Meneer had forgotten, the Dutch did not establish a colony in the way they did on the southern tip of that black continent. The Eurasians of the Indies were also very, very few in number. The Dutch were not like the French in Algiers or Canada. But he kept on dreaming.
The Dutch subdued all the Indies by using the Javanese, including conquering Java itself. And you, Meneer, have no authority among the Javanese.
How determined he was, this meneer. He tried to talk to the men at the military barracks in Cimahi, Padalarang, and Bandung. But he received a very cold response. Indeed, they all thought he was a madman.
He should have known (or was he just pretending he didn’t know?) that in these Indies, so green with jungle, paddy, and fields, he was really living inside a house of glass. From behind my desk I could even see every individual movement of his eyeballs. Didn’t you learn anything from what happened to your friend Raden Mas Minke?
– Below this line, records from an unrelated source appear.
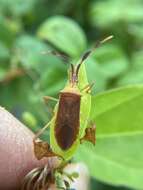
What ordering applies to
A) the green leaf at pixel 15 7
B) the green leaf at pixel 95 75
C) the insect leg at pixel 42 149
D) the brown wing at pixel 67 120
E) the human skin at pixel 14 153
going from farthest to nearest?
the green leaf at pixel 15 7 < the green leaf at pixel 95 75 < the human skin at pixel 14 153 < the insect leg at pixel 42 149 < the brown wing at pixel 67 120

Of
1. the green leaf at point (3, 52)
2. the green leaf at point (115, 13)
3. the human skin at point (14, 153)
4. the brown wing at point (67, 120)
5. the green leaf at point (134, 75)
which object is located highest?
the green leaf at point (115, 13)

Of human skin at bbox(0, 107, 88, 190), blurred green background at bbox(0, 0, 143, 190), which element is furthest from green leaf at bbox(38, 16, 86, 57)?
human skin at bbox(0, 107, 88, 190)

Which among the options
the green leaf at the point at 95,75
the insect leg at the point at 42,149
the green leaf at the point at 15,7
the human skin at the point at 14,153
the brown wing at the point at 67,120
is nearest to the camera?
the brown wing at the point at 67,120

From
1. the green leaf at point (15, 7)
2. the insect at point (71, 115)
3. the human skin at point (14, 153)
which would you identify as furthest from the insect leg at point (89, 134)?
the green leaf at point (15, 7)

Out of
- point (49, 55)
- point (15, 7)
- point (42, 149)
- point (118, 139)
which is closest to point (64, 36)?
point (49, 55)

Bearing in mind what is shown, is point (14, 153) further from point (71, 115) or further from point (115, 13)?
point (115, 13)

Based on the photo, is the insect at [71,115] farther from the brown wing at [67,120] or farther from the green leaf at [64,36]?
the green leaf at [64,36]
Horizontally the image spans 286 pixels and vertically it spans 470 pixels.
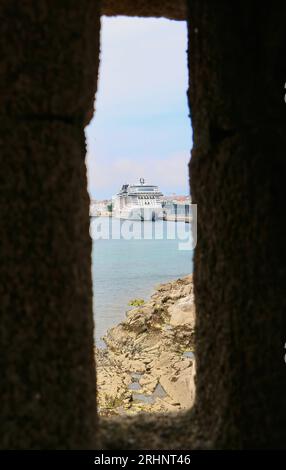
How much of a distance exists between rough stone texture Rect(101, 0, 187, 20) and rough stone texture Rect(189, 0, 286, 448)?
279mm

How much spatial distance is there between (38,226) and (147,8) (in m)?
1.06

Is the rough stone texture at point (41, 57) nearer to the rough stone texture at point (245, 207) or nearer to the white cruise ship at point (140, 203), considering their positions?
the rough stone texture at point (245, 207)

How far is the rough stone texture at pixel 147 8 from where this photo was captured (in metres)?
1.87

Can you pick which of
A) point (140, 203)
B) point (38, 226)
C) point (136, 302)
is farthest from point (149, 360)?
point (140, 203)

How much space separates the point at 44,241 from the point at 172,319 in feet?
28.0

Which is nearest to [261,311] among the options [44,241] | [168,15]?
[44,241]

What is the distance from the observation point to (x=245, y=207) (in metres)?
1.54

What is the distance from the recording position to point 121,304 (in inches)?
525

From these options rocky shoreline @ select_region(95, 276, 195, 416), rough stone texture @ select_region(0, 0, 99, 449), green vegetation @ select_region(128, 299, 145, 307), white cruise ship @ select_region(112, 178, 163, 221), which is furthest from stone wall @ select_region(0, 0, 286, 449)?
white cruise ship @ select_region(112, 178, 163, 221)

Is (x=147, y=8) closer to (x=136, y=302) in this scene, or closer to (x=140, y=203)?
(x=136, y=302)

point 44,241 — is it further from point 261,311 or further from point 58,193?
point 261,311

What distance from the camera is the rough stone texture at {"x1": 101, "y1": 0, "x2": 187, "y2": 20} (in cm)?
187

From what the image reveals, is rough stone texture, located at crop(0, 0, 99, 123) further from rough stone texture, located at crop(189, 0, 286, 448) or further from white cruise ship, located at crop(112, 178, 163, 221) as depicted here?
white cruise ship, located at crop(112, 178, 163, 221)
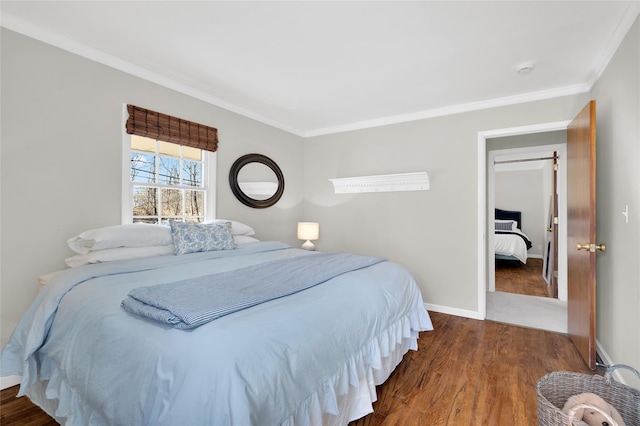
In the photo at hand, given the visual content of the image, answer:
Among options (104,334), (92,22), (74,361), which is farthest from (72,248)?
(92,22)

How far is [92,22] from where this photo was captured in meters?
2.11

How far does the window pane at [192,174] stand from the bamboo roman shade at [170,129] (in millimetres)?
201

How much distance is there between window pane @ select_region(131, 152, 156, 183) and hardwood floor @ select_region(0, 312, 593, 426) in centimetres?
176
I think the colonial press’s warnings were correct. They said you were drunk with a lust to carry out your uncle’s, Multatuli’s, dream, that you wanted to be a white emperor in the Indies, like James Brook in North Borneo. Be careful what you do next, Douwager!
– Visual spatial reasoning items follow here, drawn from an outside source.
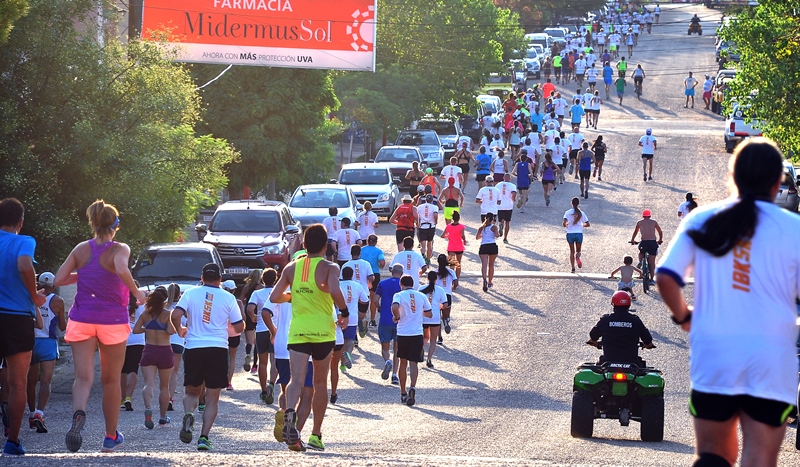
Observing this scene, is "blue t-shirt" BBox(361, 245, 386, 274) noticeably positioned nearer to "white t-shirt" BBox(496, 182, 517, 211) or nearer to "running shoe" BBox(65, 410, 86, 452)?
"white t-shirt" BBox(496, 182, 517, 211)

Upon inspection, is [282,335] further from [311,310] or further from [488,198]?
[488,198]

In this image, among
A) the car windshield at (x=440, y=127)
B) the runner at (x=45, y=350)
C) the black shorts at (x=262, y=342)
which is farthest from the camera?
the car windshield at (x=440, y=127)

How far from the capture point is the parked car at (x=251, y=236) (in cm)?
2506

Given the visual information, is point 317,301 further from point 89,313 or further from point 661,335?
point 661,335

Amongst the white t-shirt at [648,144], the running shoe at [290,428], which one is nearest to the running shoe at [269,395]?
the running shoe at [290,428]

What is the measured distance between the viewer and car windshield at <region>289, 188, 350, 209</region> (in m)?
30.2

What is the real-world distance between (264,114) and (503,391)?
20.2 metres

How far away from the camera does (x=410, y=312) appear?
1593 cm

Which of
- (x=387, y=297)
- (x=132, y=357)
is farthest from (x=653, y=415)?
(x=132, y=357)

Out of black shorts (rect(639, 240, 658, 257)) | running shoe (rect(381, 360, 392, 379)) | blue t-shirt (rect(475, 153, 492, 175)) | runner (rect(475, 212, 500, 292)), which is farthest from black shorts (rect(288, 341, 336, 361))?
blue t-shirt (rect(475, 153, 492, 175))

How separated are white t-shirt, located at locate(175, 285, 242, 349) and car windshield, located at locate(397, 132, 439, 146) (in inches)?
1295

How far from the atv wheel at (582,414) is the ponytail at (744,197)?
8.08 meters

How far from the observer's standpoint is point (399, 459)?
29.3 feet

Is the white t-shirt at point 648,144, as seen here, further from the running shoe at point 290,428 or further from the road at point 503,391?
the running shoe at point 290,428
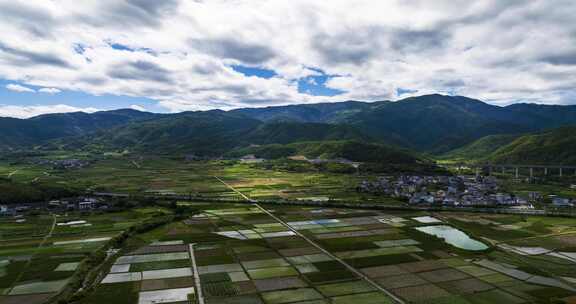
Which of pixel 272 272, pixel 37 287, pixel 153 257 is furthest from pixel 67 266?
pixel 272 272

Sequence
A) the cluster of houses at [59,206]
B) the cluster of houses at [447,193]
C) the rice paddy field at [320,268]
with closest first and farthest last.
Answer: the rice paddy field at [320,268] < the cluster of houses at [59,206] < the cluster of houses at [447,193]

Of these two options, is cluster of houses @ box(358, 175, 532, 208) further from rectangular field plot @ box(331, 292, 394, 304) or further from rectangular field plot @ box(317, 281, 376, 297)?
rectangular field plot @ box(331, 292, 394, 304)

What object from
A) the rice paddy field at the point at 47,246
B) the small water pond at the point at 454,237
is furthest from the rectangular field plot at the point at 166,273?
the small water pond at the point at 454,237

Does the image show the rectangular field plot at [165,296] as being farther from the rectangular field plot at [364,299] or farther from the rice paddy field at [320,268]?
the rectangular field plot at [364,299]

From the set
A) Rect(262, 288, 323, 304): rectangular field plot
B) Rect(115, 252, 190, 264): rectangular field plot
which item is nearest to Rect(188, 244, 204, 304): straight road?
Rect(115, 252, 190, 264): rectangular field plot

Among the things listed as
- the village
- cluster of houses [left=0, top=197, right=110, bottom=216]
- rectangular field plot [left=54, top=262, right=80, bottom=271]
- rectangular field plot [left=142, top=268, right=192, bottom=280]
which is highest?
the village

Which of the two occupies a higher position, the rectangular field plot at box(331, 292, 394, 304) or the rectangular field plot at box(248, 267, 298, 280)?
the rectangular field plot at box(248, 267, 298, 280)

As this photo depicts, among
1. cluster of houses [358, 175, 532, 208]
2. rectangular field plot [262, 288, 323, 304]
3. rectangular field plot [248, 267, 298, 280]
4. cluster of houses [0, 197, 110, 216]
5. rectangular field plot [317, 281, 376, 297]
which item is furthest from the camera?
cluster of houses [358, 175, 532, 208]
What was true, however, was that it was not you who had become an emperor but Mas Tjokro! The foreign press had given him, the president of the Sarekat Islam, the title “emperor withou
t a crown,” even if only as a rather insulting joke. It wouldn’t surprise me if Mas Tjokro thought he was being honored. But any educated person who understood European history and the European spirit would know that such a nickname was not an honor but an insult. How could someone who had not taken part in the organization’s struggles, its joys and pains, suddenly find himself its supreme leader? If it was the Sarekat that was his empire, then in conditions like this the Sarekat members would be no better than his slaves. He ruled as an emperor over the Sarekat. This situation did not help the development of democracy as a characteristic of a modern organization. Tjokro’s position was no better than that of the head of some primitive tribe.
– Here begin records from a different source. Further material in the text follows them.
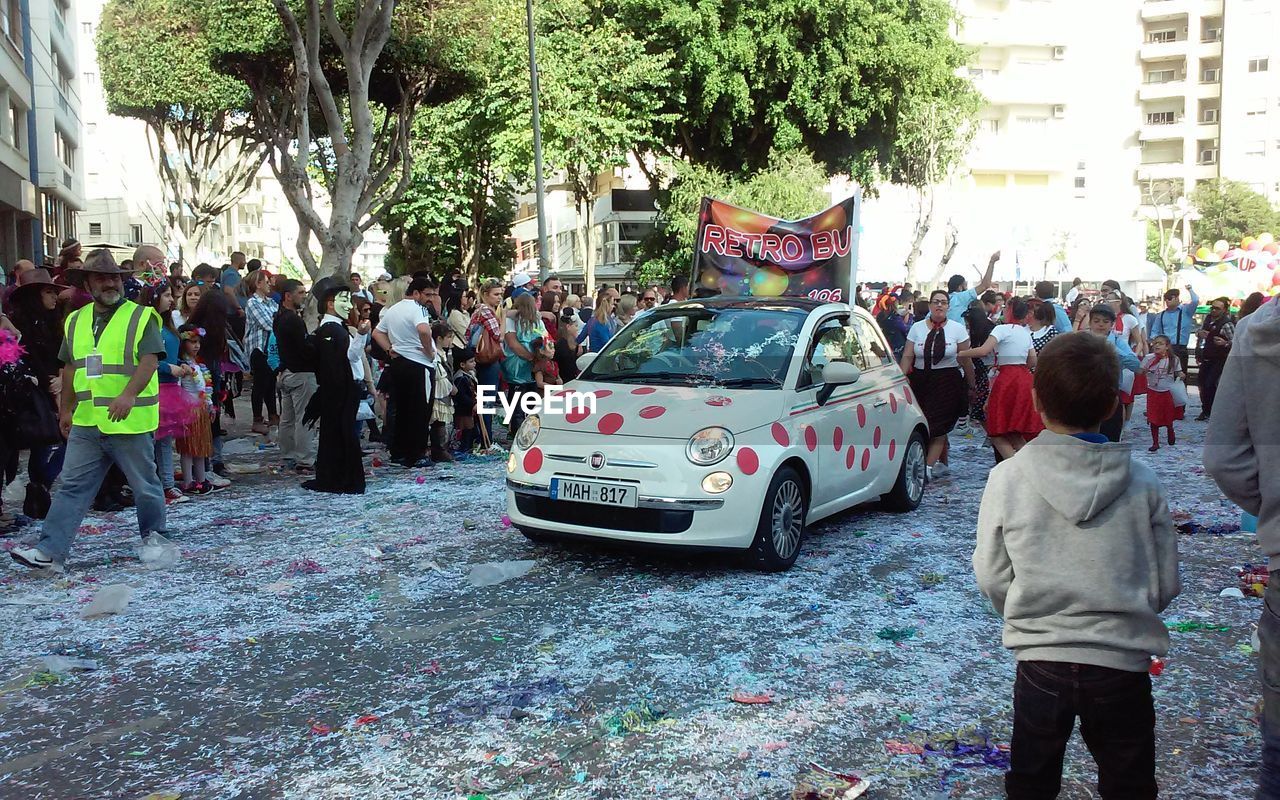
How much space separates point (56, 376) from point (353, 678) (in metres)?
4.80

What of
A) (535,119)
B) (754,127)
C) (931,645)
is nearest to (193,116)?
(535,119)

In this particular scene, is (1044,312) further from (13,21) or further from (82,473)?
(13,21)

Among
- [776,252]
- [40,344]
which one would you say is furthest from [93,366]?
[776,252]

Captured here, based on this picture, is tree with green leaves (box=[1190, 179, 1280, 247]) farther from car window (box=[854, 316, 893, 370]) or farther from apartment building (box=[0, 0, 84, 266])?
car window (box=[854, 316, 893, 370])

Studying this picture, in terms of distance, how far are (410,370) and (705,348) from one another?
4.19 meters

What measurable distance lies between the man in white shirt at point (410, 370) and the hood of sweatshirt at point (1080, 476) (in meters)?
8.33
And that nickname did not at all bother Meneer Tjokro’s conscience. With so many members, perhaps he was already dreaming of a real empire.
Tjokro and Douwager brought with them different experiences and ideas. Douwager came from South Africa bringing wounds and defeats. Tjokro’s beautiful dreams came from inside a Borsumij warehouse, and now he had inherited a kingdom left behind by Raden Mas Minke—something that could never happen in a public organization in Europe. But that is what happened in these green Indies. And people speak of Tjokro as the Ratu Adil, the “just prince,” the messiah of the Javanese. And Douwager, on the other hand, was still unable to make any progress.
Tjokro started publishing Peroetoesan as a replacement for the still frozen Medan, and the Sarekat still did not turn itself into a party. Following Minke’s example, Tjokro’s paper used Malay, not Javanese. Douwager also set up a newspaper, De Expres, using Dutch. Douwager used his paper to attack what, according to European criteria, he saw as the bad conditions in the Indies. He called out to the Eurasians who were paid less money for the same work as that done by Pure-Bloods. With Wardi’s help, he built a paper that spoke with a fiery voice and biting cynicism.
You could never win equal wages without struggle. There could be no struggle without organization, an organization that was courageous, intelligent, and principled. So spoke Douwager. And so the Indische Partij or the Indies Party, the first political party in the Indies, was formed just on one year after the Kuomintang was formed in China. The party had three leaders—Douwager, Wardi, and Tjiptomangun. The latter was a doctor, a graduate from STOVIA, in the same class as Tomo, the founder of Boedi Oetomo. Tjipto was lucky. He had been posted to a large town. Tomo, who had fallen out of favor because of his involvement in Boedi Oetomo, was posted to a small, out-of-the-way town—Blora.